--- START Dataset excerpts ---

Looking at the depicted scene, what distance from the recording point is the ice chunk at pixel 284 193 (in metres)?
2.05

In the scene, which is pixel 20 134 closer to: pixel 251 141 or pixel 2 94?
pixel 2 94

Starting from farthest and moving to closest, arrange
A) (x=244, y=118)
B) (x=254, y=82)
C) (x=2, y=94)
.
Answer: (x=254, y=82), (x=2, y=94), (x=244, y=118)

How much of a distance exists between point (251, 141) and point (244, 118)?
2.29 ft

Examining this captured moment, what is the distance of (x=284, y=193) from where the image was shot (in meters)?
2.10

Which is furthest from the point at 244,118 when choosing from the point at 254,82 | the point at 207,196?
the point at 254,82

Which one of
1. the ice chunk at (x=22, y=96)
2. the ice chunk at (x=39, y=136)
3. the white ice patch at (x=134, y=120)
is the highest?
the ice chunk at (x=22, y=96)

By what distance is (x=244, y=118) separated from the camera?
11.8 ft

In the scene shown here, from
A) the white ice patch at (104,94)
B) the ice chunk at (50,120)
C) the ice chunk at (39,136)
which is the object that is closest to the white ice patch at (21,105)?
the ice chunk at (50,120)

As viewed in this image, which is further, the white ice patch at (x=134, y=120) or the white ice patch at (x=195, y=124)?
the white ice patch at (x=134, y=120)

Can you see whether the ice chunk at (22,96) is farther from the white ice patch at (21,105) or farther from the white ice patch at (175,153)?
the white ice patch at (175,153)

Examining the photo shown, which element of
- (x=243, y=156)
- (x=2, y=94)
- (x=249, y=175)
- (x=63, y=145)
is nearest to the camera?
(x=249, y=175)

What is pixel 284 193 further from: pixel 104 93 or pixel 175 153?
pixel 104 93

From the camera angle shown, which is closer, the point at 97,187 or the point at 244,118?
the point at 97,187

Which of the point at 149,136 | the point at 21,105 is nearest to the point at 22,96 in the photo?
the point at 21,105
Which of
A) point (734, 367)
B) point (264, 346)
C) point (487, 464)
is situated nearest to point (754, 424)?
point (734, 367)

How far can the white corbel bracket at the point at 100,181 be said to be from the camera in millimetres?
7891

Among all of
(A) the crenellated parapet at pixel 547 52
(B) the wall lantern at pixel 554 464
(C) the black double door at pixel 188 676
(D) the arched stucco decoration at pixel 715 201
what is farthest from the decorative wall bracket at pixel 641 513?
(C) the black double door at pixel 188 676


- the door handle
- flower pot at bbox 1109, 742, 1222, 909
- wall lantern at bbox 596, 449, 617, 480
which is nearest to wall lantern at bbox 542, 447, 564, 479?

--- END Dataset excerpts ---
--- START Dataset excerpts ---

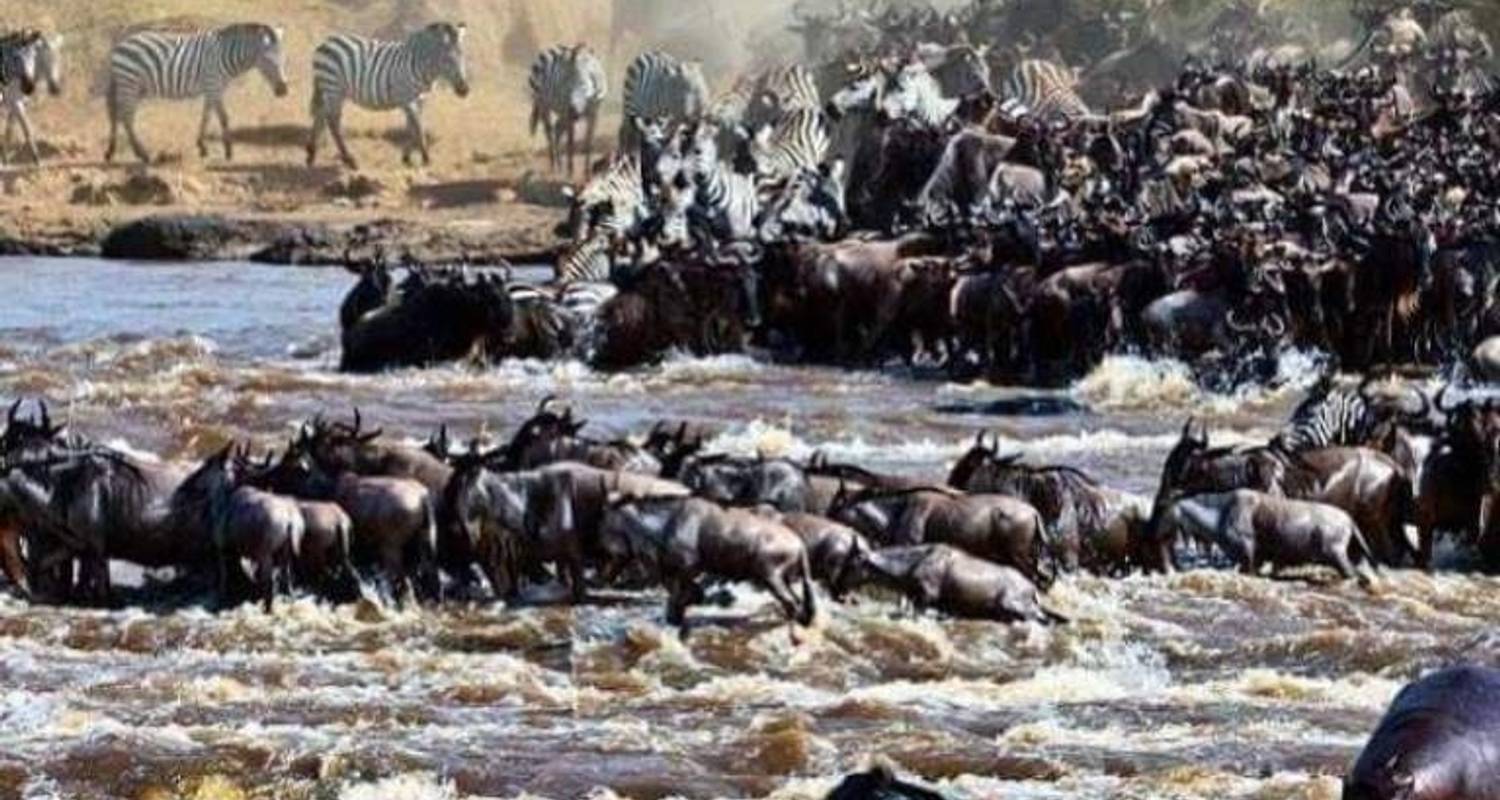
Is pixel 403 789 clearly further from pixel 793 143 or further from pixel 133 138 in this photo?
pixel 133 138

--- END Dataset excerpts ---

Repeat verbatim everything from the line containing "- the door handle" down to the line containing "which is nearest", including both of those lines.

- the door handle
- flower pot at bbox 1109, 742, 1222, 909
- wall lantern at bbox 596, 449, 617, 480
which is nearest to wall lantern at bbox 542, 447, 564, 479?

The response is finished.